■ Your goal
Transcribe the entries that follow exactly as they appear, minus pictures.

--- Material shown Enclosed Below ---

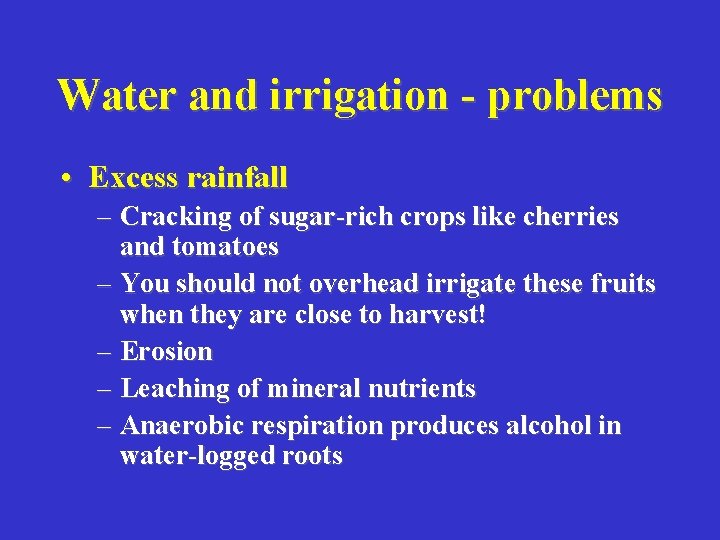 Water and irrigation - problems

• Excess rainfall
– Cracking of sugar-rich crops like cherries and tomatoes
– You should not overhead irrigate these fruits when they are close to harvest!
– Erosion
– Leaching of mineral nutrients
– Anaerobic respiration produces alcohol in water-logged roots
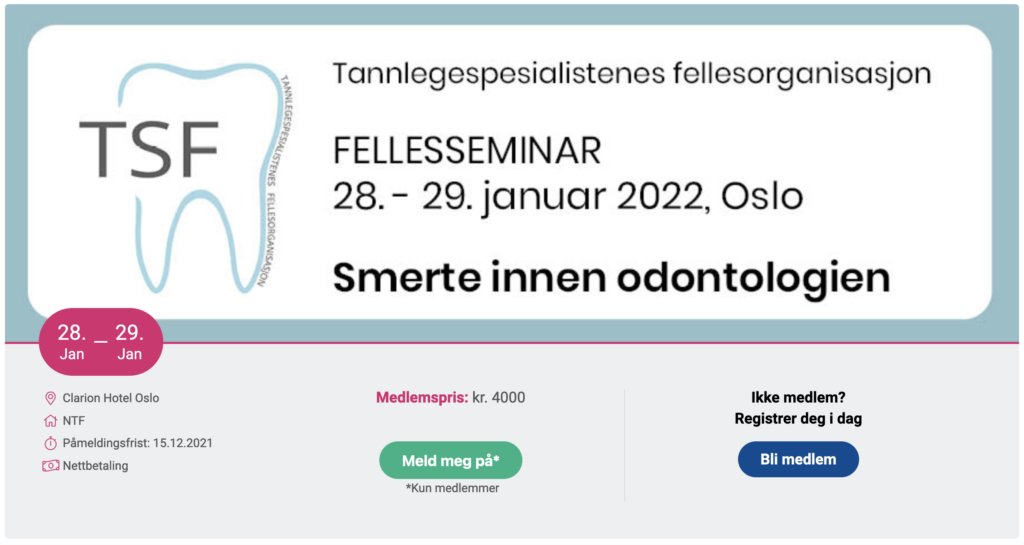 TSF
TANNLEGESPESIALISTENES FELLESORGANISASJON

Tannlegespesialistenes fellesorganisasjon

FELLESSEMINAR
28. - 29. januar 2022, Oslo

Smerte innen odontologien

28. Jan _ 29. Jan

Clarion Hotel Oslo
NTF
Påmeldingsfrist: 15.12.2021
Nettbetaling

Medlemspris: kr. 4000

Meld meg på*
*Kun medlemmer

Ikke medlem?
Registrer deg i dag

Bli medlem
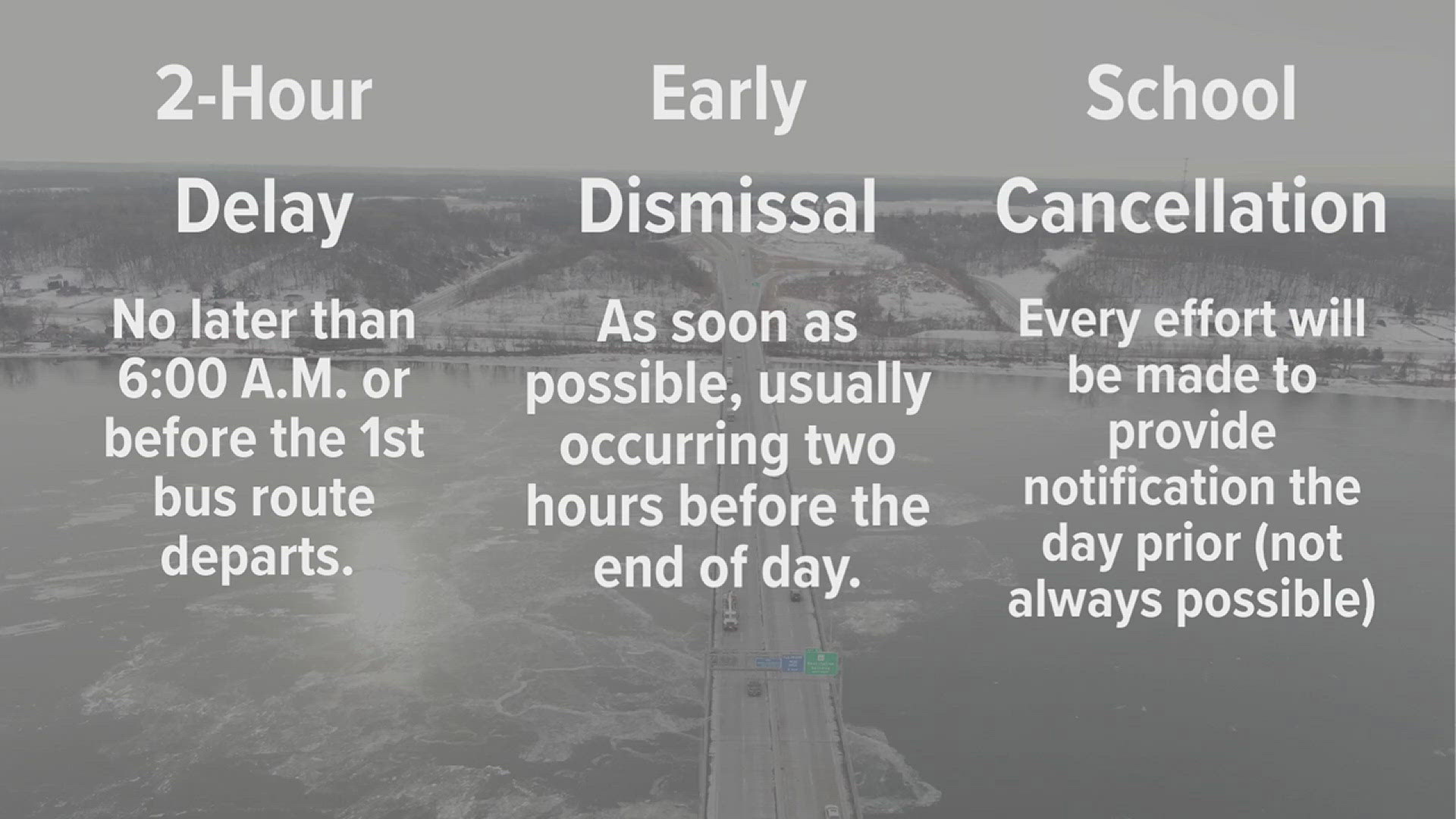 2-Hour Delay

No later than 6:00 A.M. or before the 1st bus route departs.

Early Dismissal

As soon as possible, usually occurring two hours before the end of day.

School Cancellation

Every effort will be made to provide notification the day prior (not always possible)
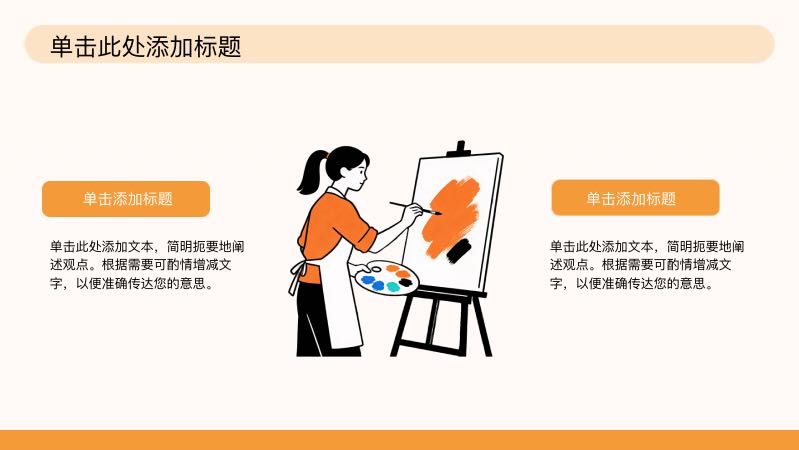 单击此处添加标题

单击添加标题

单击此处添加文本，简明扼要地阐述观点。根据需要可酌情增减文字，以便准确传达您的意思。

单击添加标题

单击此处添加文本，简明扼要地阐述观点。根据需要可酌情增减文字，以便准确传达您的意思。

--- End of Enclosed Material shown ---

■ Response area
 Water and irrigation - problems

• Excess rainfall
– Cracking of sugar-rich crops like cherries and tomatoes
– You should not overhead irrigate these fruits when they are close to harvest!
– Erosion
– Leaching of mineral nutrients
– Anaerobic respiration produces alcohol in water-logged roots
 TSF
TANNLEGESPESIALISTENES FELLESORGANISASJON

Tannlegespesialistenes fellesorganisasjon

FELLESSEMINAR
28. - 29. januar 2022, Oslo

Smerte innen odontologien

28. Jan _ 29. Jan

Clarion Hotel Oslo
NTF
Påmeldingsfrist: 15.12.2021
Nettbetaling

Medlemspris: kr. 4000

Meld meg på*
*Kun medlemmer

Ikke medlem?
Registrer deg i dag

Bli medlem
 2-Hour Delay

No later than 6:00 A.M. or before the 1st bus route departs.

Early Dismissal

As soon as possible, usually occurring two hours before the end of day.

School Cancellation

Every effort will be made to provide notification the day prior (not always possible)
 单击此处添加标题

单击添加标题

单击此处添加文本，简明扼要地阐述观点。根据需要可酌情增减文字，以便准确传达您的意思。

单击添加标题

单击此处添加文本，简明扼要地阐述观点。根据需要可酌情增减文字，以便准确传达您的意思。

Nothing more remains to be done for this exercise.